What you have to do → Copy every row below word for word, leaving out the pictures.

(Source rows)
──────
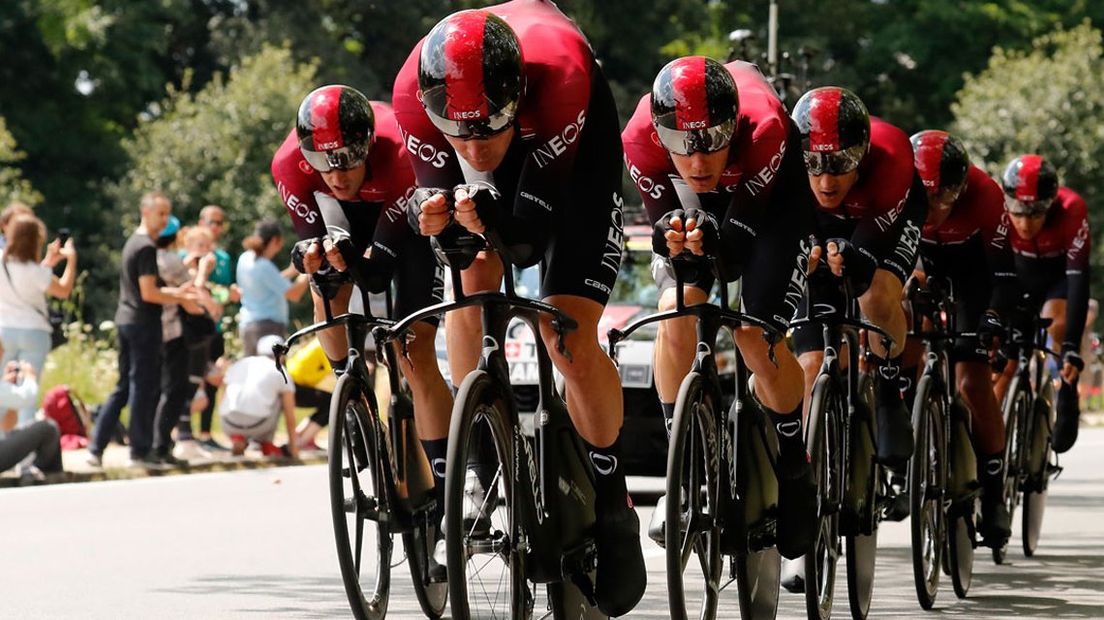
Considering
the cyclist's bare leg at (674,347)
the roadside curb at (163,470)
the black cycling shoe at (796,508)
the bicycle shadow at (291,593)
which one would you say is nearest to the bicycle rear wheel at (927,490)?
the black cycling shoe at (796,508)

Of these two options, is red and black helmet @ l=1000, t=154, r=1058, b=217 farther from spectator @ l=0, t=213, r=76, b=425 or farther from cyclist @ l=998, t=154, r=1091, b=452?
spectator @ l=0, t=213, r=76, b=425

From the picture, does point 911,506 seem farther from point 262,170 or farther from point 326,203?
point 262,170

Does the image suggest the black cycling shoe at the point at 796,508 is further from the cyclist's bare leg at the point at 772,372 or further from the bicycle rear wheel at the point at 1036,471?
the bicycle rear wheel at the point at 1036,471

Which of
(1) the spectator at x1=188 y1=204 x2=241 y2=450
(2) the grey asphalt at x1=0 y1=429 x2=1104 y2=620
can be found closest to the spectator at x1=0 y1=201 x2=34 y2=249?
(2) the grey asphalt at x1=0 y1=429 x2=1104 y2=620

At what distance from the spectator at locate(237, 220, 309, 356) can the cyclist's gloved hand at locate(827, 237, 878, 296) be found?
8854mm

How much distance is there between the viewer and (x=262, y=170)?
4303 cm

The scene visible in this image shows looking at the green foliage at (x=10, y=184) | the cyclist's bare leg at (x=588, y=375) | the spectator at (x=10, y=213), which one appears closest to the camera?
the cyclist's bare leg at (x=588, y=375)

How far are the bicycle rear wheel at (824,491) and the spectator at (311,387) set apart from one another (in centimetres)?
963

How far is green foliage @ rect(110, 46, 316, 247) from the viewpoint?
42.3 meters

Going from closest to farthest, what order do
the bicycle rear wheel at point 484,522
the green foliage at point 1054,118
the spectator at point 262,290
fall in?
the bicycle rear wheel at point 484,522 → the spectator at point 262,290 → the green foliage at point 1054,118

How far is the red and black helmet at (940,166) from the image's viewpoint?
9.73m

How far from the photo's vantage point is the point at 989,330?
9.95 meters

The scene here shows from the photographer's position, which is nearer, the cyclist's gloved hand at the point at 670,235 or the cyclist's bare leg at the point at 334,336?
the cyclist's gloved hand at the point at 670,235

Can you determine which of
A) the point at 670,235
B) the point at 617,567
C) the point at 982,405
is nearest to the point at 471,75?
the point at 670,235
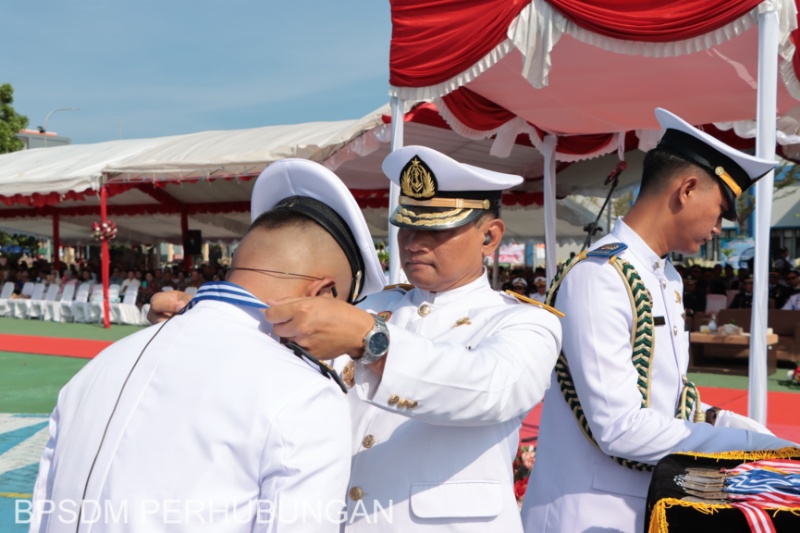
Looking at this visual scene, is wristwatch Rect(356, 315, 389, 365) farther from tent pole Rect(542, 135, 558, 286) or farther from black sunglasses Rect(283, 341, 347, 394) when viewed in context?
tent pole Rect(542, 135, 558, 286)

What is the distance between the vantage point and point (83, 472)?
1.27m

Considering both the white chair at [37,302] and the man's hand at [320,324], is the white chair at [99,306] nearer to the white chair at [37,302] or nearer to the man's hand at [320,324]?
the white chair at [37,302]

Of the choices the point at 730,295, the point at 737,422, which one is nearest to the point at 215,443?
the point at 737,422

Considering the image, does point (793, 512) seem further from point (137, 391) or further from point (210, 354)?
point (137, 391)

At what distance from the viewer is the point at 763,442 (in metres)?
1.88

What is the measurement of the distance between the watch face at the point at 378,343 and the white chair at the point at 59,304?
57.2 ft

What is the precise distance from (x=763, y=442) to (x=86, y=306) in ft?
55.3

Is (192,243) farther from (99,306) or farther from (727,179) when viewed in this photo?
(727,179)

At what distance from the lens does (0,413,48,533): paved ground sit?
14.9ft

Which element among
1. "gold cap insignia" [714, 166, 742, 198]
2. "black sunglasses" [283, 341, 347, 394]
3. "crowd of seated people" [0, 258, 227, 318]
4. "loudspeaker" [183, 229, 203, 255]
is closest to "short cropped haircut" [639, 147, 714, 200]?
"gold cap insignia" [714, 166, 742, 198]

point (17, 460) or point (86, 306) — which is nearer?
point (17, 460)

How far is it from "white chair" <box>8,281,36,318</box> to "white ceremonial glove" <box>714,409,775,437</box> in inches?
730

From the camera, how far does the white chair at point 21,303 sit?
703 inches

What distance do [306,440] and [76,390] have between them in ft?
1.80
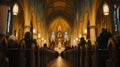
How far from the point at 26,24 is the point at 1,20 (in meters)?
9.70

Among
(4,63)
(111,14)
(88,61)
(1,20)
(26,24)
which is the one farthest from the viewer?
(111,14)

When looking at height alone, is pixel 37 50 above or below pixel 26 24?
below

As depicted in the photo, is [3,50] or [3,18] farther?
[3,18]

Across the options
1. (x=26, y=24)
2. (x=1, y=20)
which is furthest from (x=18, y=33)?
(x=1, y=20)

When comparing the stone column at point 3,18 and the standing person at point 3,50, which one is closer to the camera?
the standing person at point 3,50

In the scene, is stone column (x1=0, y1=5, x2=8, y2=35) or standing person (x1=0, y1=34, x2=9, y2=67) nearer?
standing person (x1=0, y1=34, x2=9, y2=67)

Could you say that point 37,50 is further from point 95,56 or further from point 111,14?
point 111,14

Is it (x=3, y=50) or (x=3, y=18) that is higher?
(x=3, y=18)

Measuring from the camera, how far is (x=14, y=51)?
7.99 meters

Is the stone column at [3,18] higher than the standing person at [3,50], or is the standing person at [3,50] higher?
the stone column at [3,18]

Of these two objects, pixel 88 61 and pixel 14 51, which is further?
pixel 88 61

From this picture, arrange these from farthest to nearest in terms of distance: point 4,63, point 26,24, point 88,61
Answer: point 26,24 < point 88,61 < point 4,63

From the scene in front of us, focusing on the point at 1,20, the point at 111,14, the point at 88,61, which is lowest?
the point at 88,61

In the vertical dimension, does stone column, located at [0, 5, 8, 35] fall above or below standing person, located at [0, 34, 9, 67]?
above
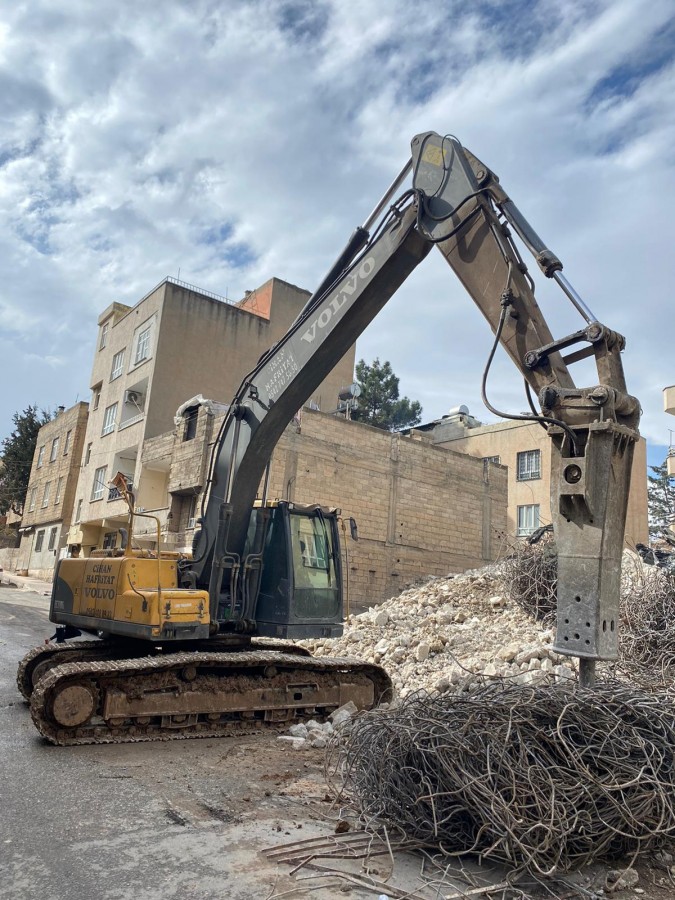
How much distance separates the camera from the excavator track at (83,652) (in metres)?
7.91

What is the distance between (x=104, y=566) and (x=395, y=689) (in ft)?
14.2

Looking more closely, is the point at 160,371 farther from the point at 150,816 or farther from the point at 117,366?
the point at 150,816

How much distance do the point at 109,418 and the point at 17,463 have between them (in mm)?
15597

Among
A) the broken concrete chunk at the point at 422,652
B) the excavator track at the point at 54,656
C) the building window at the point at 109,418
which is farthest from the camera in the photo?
the building window at the point at 109,418

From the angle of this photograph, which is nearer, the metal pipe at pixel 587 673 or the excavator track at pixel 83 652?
the metal pipe at pixel 587 673

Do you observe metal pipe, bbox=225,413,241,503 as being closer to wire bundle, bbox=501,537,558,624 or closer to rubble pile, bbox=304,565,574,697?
rubble pile, bbox=304,565,574,697

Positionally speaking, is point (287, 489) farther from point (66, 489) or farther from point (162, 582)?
point (66, 489)

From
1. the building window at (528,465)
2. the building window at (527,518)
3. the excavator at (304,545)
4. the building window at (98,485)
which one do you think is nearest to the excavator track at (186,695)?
the excavator at (304,545)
──────
Answer for the task →
Considering
the cyclist's bare leg at (674,347)
the roadside curb at (163,470)
the black cycling shoe at (796,508)
the bicycle shadow at (291,593)
which one would you say is nearest to the bicycle rear wheel at (927,490)?
the black cycling shoe at (796,508)

Of these two options, is red and black helmet @ l=1000, t=154, r=1058, b=217 farther from spectator @ l=0, t=213, r=76, b=425 or farther from cyclist @ l=998, t=154, r=1091, b=452?
spectator @ l=0, t=213, r=76, b=425

From the picture, does point 911,506 seem farther from point 262,170 or farther from point 326,203?
point 262,170

Does the image suggest the black cycling shoe at the point at 796,508 is further from the cyclist's bare leg at the point at 772,372 or further from the bicycle rear wheel at the point at 1036,471?
the bicycle rear wheel at the point at 1036,471

Which of
(1) the spectator at x1=188 y1=204 x2=241 y2=450
(2) the grey asphalt at x1=0 y1=429 x2=1104 y2=620
can be found closest to the spectator at x1=0 y1=201 x2=34 y2=249?
(2) the grey asphalt at x1=0 y1=429 x2=1104 y2=620

At what distance from the spectator at locate(237, 220, 309, 356) can the cyclist's gloved hand at locate(827, 237, 878, 296) be found?
8854mm

How much distance is there between the viewer and (x=262, y=170)?
4303 cm

The scene visible in this image shows looking at the green foliage at (x=10, y=184) | the cyclist's bare leg at (x=588, y=375) | the spectator at (x=10, y=213), which one appears closest to the camera?
the cyclist's bare leg at (x=588, y=375)

How far are the bicycle rear wheel at (824,491) and the spectator at (311,387) set apart from one another (in centimetres)?
963

How far is green foliage @ rect(110, 46, 316, 247) from the viewpoint?
42.3 meters

Going from closest to farthest, what order do
the bicycle rear wheel at point 484,522
the green foliage at point 1054,118
the spectator at point 262,290
fall in?
the bicycle rear wheel at point 484,522 → the spectator at point 262,290 → the green foliage at point 1054,118

How far is the red and black helmet at (940,166) from the image's viewpoint?
9.73m

How far from the photo's vantage point is the point at 989,330?
9.95 meters

The scene here shows from the photographer's position, which is nearer, the cyclist's gloved hand at the point at 670,235 or the cyclist's bare leg at the point at 334,336?
the cyclist's gloved hand at the point at 670,235

Can you determine which of
A) the point at 670,235
B) the point at 617,567
C) the point at 982,405
is nearest to the point at 471,75?
the point at 670,235
Looking at this visual scene, is wristwatch Rect(356, 315, 389, 365) farther from tent pole Rect(542, 135, 558, 286) or farther from black sunglasses Rect(283, 341, 347, 394) when viewed in context?
tent pole Rect(542, 135, 558, 286)

What is the distance between the vantage point and point (83, 472)?
1.27m

Considering both the white chair at [37,302] and the man's hand at [320,324], is the white chair at [99,306] nearer to the white chair at [37,302] or nearer to the man's hand at [320,324]?
the white chair at [37,302]

Of the choices the point at 730,295, the point at 737,422, which one is nearest to the point at 215,443?
the point at 737,422

Considering the image, does point (793, 512) seem further from point (137, 391) or further from point (210, 354)?
point (137, 391)

At what distance from the viewer is the point at 763,442 (in metres)?
1.88

What is the measurement of the distance between the watch face at the point at 378,343 and the white chair at the point at 59,304?
57.2 ft

What is the precise distance from (x=763, y=442) to (x=86, y=306) in ft?
55.3

Is (192,243) farther from (99,306) or farther from (727,179) when viewed in this photo?
(727,179)

At what distance from the lens does (0,413,48,533): paved ground sit?
14.9ft

Which element among
1. "gold cap insignia" [714, 166, 742, 198]
2. "black sunglasses" [283, 341, 347, 394]
3. "crowd of seated people" [0, 258, 227, 318]
4. "loudspeaker" [183, 229, 203, 255]
is closest to "short cropped haircut" [639, 147, 714, 200]?
"gold cap insignia" [714, 166, 742, 198]

point (17, 460) or point (86, 306) — which is nearer?
point (17, 460)

How far is it from "white chair" <box>8,281,36,318</box> to "white ceremonial glove" <box>714,409,775,437</box> in inches?
730

From the camera, how far does the white chair at point 21,303 sit?
703 inches

What distance do [306,440] and [76,390] have between them in ft?
1.80
How far from the point at 26,24 is the point at 1,20 (in meters)?
9.70

Among
(4,63)
(111,14)
(88,61)
(1,20)
(26,24)
which is the one farthest from the viewer?
(111,14)

When looking at height alone, is pixel 37 50 above or below pixel 26 24?
below

As depicted in the photo, is [3,50] or [3,18] farther?
[3,18]

Across the options
1. (x=26, y=24)
2. (x=1, y=20)
which is furthest from (x=18, y=33)?
(x=1, y=20)

When comparing the stone column at point 3,18 and the standing person at point 3,50, which one is closer to the camera?
the standing person at point 3,50

In the scene, is stone column (x1=0, y1=5, x2=8, y2=35) or standing person (x1=0, y1=34, x2=9, y2=67) nearer?
standing person (x1=0, y1=34, x2=9, y2=67)

Could you say that point 37,50 is further from point 95,56 or further from point 111,14?
point 111,14

Is it (x=3, y=50) or (x=3, y=18) that is higher?
(x=3, y=18)

Measuring from the camera, how far is (x=14, y=51)?
7.99 meters

Is the stone column at [3,18] higher than the standing person at [3,50], or is the standing person at [3,50] higher?
the stone column at [3,18]

Of these two objects, pixel 88 61 and pixel 14 51, which is further?
pixel 88 61

From this picture, arrange these from farthest to nearest in terms of distance: point 4,63, point 26,24, point 88,61
Answer: point 26,24 < point 88,61 < point 4,63

From the scene in front of us, focusing on the point at 1,20, the point at 111,14, the point at 88,61, which is lowest?
the point at 88,61

In the vertical dimension, does stone column, located at [0, 5, 8, 35] fall above or below standing person, located at [0, 34, 9, 67]?
above
How much distance separates the camera from the excavator track at (83,652) (in metres)?
7.91

What is the distance between (x=104, y=566) and (x=395, y=689) (in ft)?
14.2

Looking more closely, is the point at 160,371 farther from the point at 150,816 or farther from the point at 117,366?
the point at 150,816

How much distance do the point at 109,418 and the point at 17,463 have between them (in mm)?
15597

Among
A) the broken concrete chunk at the point at 422,652
B) the excavator track at the point at 54,656
C) the building window at the point at 109,418
which is farthest from the camera in the photo?
the building window at the point at 109,418

From the angle of this photograph, which is nearer, the metal pipe at pixel 587 673 or the excavator track at pixel 83 652?
the metal pipe at pixel 587 673

Do you observe metal pipe, bbox=225,413,241,503 as being closer to wire bundle, bbox=501,537,558,624 or closer to rubble pile, bbox=304,565,574,697?
rubble pile, bbox=304,565,574,697

Positionally speaking, is point (287, 489) farther from point (66, 489) or farther from point (162, 582)?
point (66, 489)

From
1. the building window at (528,465)
2. the building window at (527,518)
3. the excavator at (304,545)
4. the building window at (98,485)
which one do you think is nearest to the excavator track at (186,695)?
the excavator at (304,545)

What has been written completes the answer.